Recently, we were all rudely awakened to discover the Cornell Cinema has been threatened by not just a reduction to existing funding, but a complete withdrawal of financial support. Just a few weeks ago, local audiences were finally given the chance to witness the belated Ithaca premiere of Jean-Luc Godard’s Adieu au Langage, more than three years after its initial release at Cannes. The packed theater, composed of people from both Cornell and surrounding communities, verified our cinema as among the most important cultural venues at this school, if not central New York. Had Cornell Cinema not been around to screen a pioneering 3D film by one of the most celebrated filmmakers of all time, I wonder if it would have ever found its way to this part of the world.

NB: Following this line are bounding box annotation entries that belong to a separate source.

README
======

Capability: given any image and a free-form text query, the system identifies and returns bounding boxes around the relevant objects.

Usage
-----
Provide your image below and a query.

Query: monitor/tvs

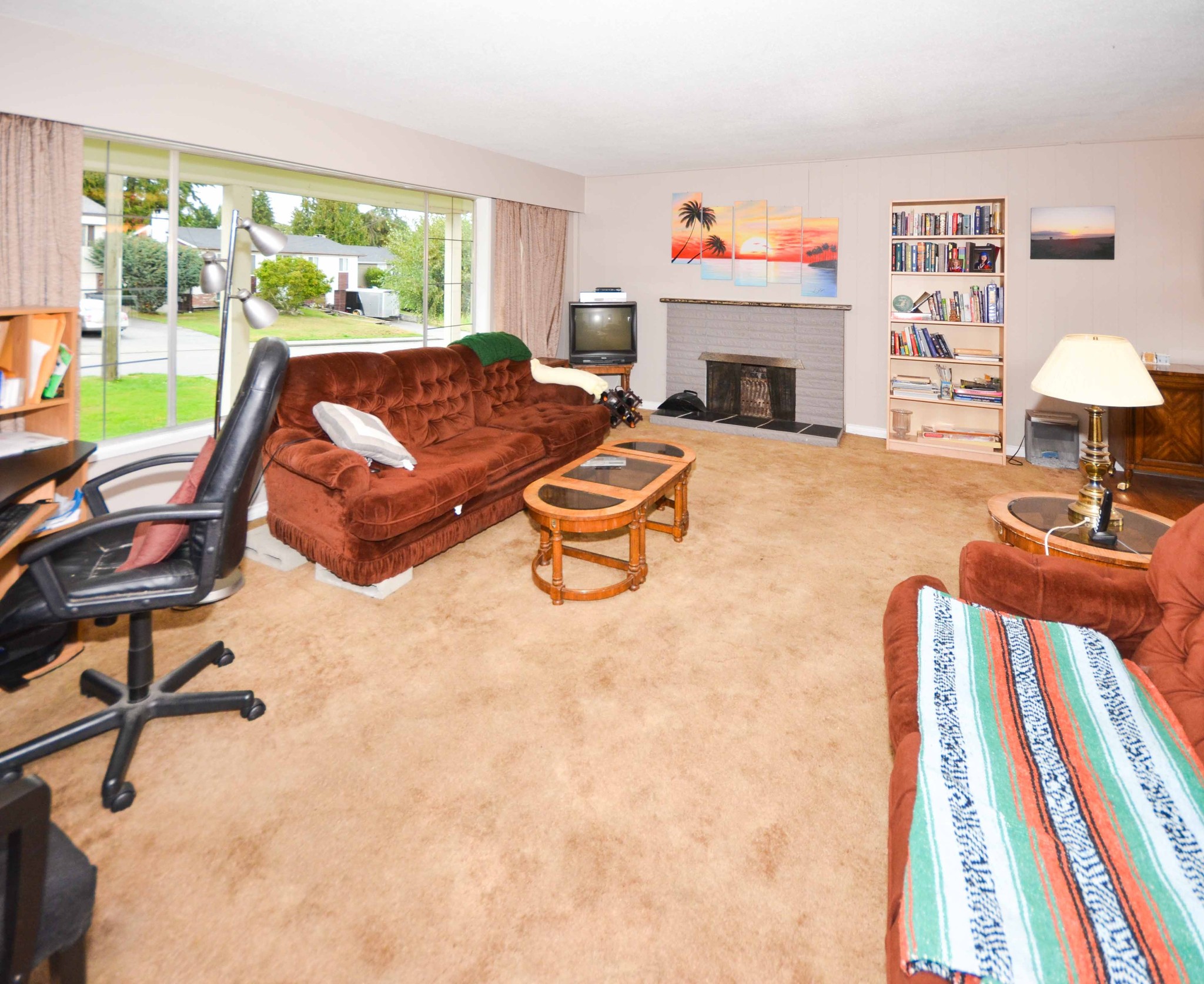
[568,302,638,366]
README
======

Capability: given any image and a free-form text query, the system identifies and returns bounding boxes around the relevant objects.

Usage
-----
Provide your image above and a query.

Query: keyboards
[0,503,41,547]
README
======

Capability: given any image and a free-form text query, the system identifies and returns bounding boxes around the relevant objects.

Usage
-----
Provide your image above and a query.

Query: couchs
[883,504,1204,984]
[262,332,611,585]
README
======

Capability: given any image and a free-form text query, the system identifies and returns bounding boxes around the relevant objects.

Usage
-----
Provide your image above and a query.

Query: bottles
[601,386,636,428]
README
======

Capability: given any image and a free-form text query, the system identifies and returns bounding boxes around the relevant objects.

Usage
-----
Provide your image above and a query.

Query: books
[952,379,1003,403]
[891,374,941,400]
[909,284,1004,324]
[892,241,975,273]
[891,323,1003,362]
[892,203,1001,236]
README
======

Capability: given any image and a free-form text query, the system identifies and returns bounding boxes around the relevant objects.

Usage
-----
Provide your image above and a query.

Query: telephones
[1087,488,1119,546]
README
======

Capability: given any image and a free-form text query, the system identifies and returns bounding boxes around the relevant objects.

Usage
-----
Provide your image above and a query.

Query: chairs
[0,771,95,984]
[0,336,289,813]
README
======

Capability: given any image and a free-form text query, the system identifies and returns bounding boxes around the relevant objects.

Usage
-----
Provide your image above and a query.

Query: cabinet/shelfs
[0,306,90,680]
[1107,364,1204,489]
[886,196,1008,466]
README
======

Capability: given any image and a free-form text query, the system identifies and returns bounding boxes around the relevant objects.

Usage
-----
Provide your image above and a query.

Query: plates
[893,295,914,313]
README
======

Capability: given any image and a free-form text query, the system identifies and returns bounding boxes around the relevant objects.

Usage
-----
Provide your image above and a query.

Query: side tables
[532,357,569,367]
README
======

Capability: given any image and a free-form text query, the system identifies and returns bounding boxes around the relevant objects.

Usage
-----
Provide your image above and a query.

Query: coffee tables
[522,439,696,605]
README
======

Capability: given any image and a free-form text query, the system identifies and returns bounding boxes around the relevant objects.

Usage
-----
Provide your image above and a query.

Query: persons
[974,252,991,269]
[948,259,963,273]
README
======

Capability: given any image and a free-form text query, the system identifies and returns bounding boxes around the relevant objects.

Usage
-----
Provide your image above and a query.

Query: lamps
[198,210,288,606]
[1030,332,1165,530]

In a time when the United States is gripped by issues of social division and shrinking empathy, the power of the moving image as a means by which we might expand our empathy — the foremost purpose of cinema identified by the late critic Roger Ebert — appears more relevant than ever. While some of the grievances that prompted the Student Assembly Appropriations Committee’s intended funding withdrawal appear well-reasoned, threatening the very existence of Cornell Cinema is immensely disproportionate to the marginal improvements they demand of its financial structure. That a portion of student funding not be used for the wages of a faculty advisor appears like a reasonable request, but this was already approved by the Appropriations Committee of Fall 2015, which decided the allocations of 2016 to 2018 cycle. While the Appropriations Committee of Fall 2016 expressed their concern toward this practice, the money with which the cinema paid this staff wage had already been granted and to re-divert it mid-cycle would have violated other restrictions imposed by the Student Assembly.
The committee’s other grievance, that the cinema’s business model is unsustainable, grossly mistakes the inherent value of certain institutions. The Cornell Daily Sun is not a profitable business, but almost all of us would ultimately agree that its importance as an independent institution transcends the profit motive. I would similarly posit the Cornell Cinema is of such importance as a cultural institution that neither should its existence be dictated by profitability. If anything, the Cornell Cinema is registered as a non-profit organization — and yet it manages to consistently return a slight fiscal surplus! My friend Yuji Yang ’19, president of the cinema’s Student Advisory Board, says they expect a $200 surplus this fiscal year. My argument therefore doesn’t concern what the Cornell Cinema ought to be, but is simply a reminder of what it already is.
I personally owe much to the Cornell Cinema, not only because of the cultural experiences it has provided to me as an audience member. If I end up making filmmaking my ultimate career, I will forever have it to thank as the premiere venue of my first feature-length film. If the Student Assembly has no qualms devoting $75,000 each year to their Infrastructure Fund Commission, which supports student-led infrastructure projects with which budding engineers might practice their craft, why not extend the same generosity to budding creatives, for whom the Cornell Cinema acts as a unique, cultural institution instrumental to our development. The committee’s ostensible incredulity toward the value of Cornell Cinema is perhaps part of a growing STEM-obsessed skepticism toward the relevance of the arts, which is why, in resistance to the increasing functional commodification of higher education, we must vigorously defend our cinema.
The thought that decades of history and cultural enrichment that the Cornell Cinema has provided could suddenly end with the decision of an undergraduate committee should deeply trouble us. The consequences will be far greater than members of the Appropriations Committee likely anticipate, leaving a permanent cultural crater at the literal center of our school. In the lead-up to their final vote next week, I implore the transitory representatives of the Student Assembly to consider the lasting cultural opportunities they would deny future Cornellians — some of which are still fondly remembered nearly half a century later — if they allow our cinema to die on their watch.